When the user input includes a word not in the application vocabulary, it is changed
to "unk".
```{r OOV, eval = FALSE, echo=TRUE, include=TRUE}
unk <- unigramcount %>%
filter(n==1) %>%
slice_sample(n = mean(unigramcount$n))
unigram[unigram$ngram %in% unk$ngram,]$ngram <- "unk"
```
The application also includes code enabling the automatic "Stupid Back-off" in which
the highest level off n-gram is used that is available. This value is based on the
order of n-grams available as well as the length of the input text.

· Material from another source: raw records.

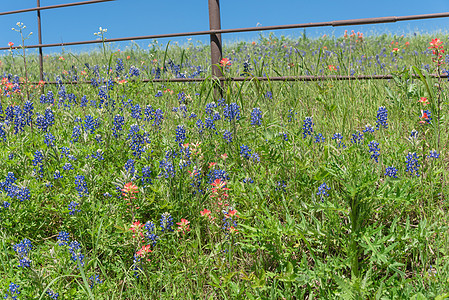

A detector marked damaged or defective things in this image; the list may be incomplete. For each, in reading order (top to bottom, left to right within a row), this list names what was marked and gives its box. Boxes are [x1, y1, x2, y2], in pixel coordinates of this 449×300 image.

rusted steel bar [0, 0, 114, 16]
rusted steel bar [1, 10, 446, 50]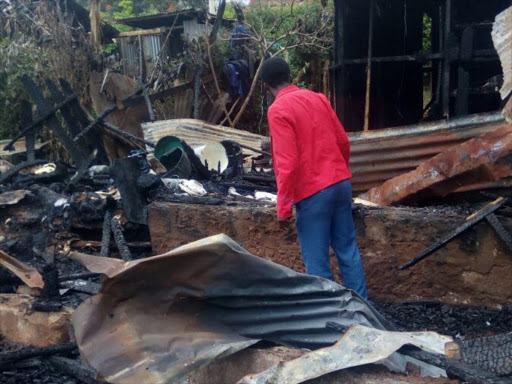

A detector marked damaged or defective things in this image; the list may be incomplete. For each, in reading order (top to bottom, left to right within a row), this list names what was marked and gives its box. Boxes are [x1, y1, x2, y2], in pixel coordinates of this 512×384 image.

charred metal frame [330, 0, 510, 132]
rusted metal sheet [492, 6, 512, 100]
burnt household item [109, 158, 146, 225]
burnt household item [154, 136, 192, 180]
rusted metal sheet [348, 112, 504, 194]
rusted metal sheet [362, 124, 512, 206]
rusty metal scrap [364, 126, 512, 206]
rusted metal sheet [0, 249, 44, 288]
rusty metal scrap [0, 249, 44, 288]
broken wooden stick [402, 198, 506, 270]
rusted metal sheet [71, 234, 392, 384]
rusty metal scrap [71, 234, 392, 384]
crumpled metal roofing sheet [71, 234, 392, 384]
rusted metal sheet [238, 324, 454, 384]
rusty metal scrap [238, 326, 454, 384]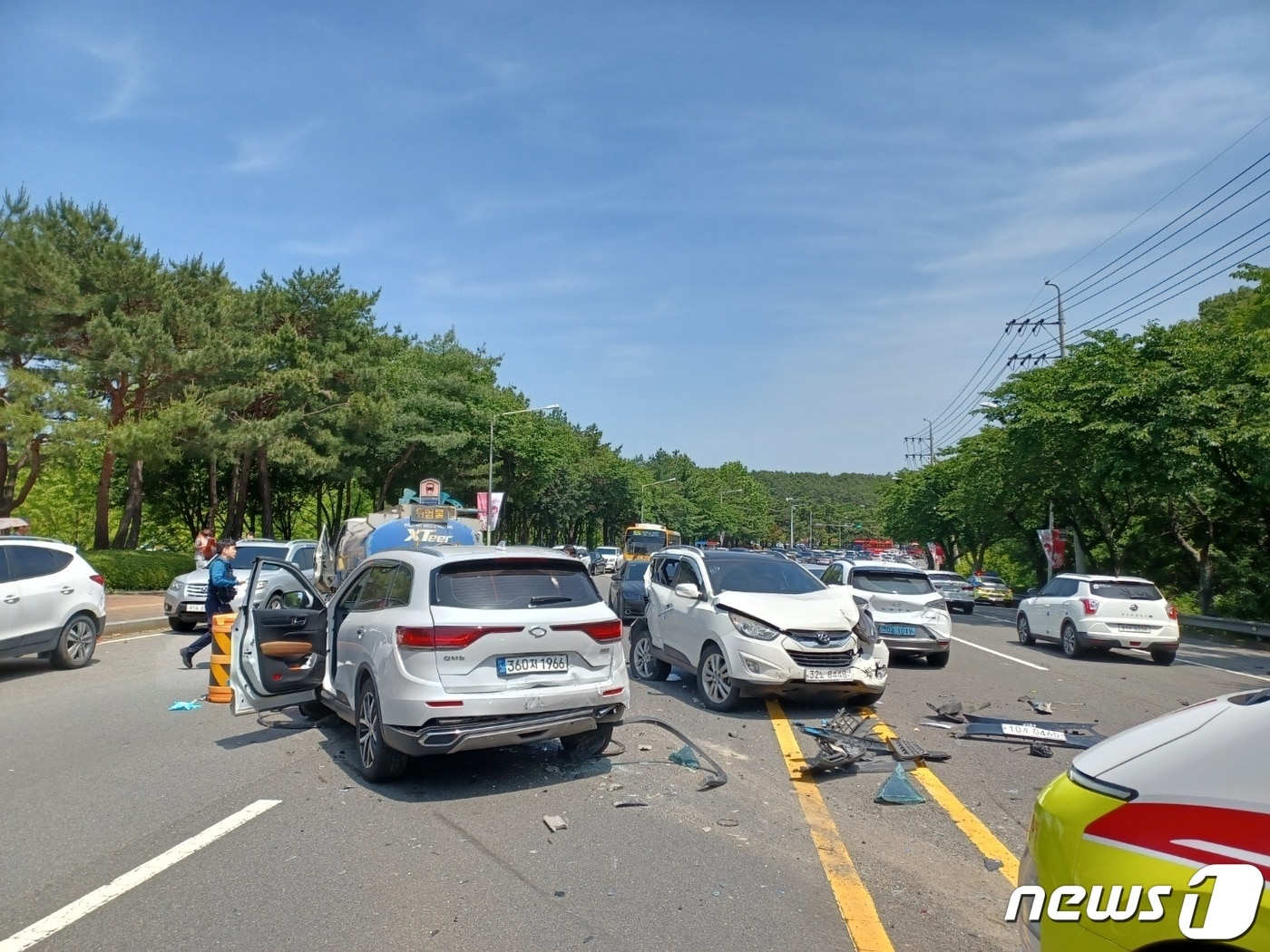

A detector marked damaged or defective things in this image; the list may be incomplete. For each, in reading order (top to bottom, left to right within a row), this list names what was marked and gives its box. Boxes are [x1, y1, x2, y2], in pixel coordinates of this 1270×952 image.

```{r backoff, eval = FALSE, echo=TRUE, include=TRUE}
n <- maxngram
for (i in 2:n){
if(i>5){ngrams.tbl[[i]] <- ngrams.tbl[[i]] %>%
filter(.[,i-5] == text$word[nrow(text)-4])}
if(i>4){ngrams.tbl[[i]] <- ngrams.tbl[[i]] %>%
filter(.[,i-4] == text$word[nrow(text)-3])}
if(i>3){ngrams.tbl[[i]] <- ngrams.tbl[[i]] %>%
filter(.[,i-3] == text$word[nrow(text)-2])}
if(i>2){ngrams.tbl[[i]] <- ngrams.tbl[[i]] %>%
filter(.[,i-2] == text$word[nrow(text)-1])}
ngrams.tbl[[i]] <- ngrams.tbl[[i]] %>%
filter(.[,i-1] == text$word[nrow(text)]) %>%
arrange(desc(n))}
```
## Model Performance
The models were tested by measuring the Perplexity which is a measure of the predictive
power of a probability distribution. N represents the number of words.
$$PP(W) = 2^{\frac{1}{N}\Sigma^N_{i=1}log(p_i) }$$
Theses models were tested against testing sample of 500 lines not in the training
sample where each following word was predicted. In total there were `r nrow(mdl.perplex)`
test samples.
```{r testing, echo=TRUE, include = TRUE}
mdl.perplex %>% colMeans
mdl.acc %>% colMeans
```
The Maximum Likeliness Estimate produces an infinite perplexity due to words having
0 probability of occurring. The accuracies of all the model appear to all be similar.
The perplexity of the Absolute Discounting and Kneser Ney are pretty low but they
can be optimized by changing the discounting rate. Interestingly enough the Add one
model produces the smallest perplexity.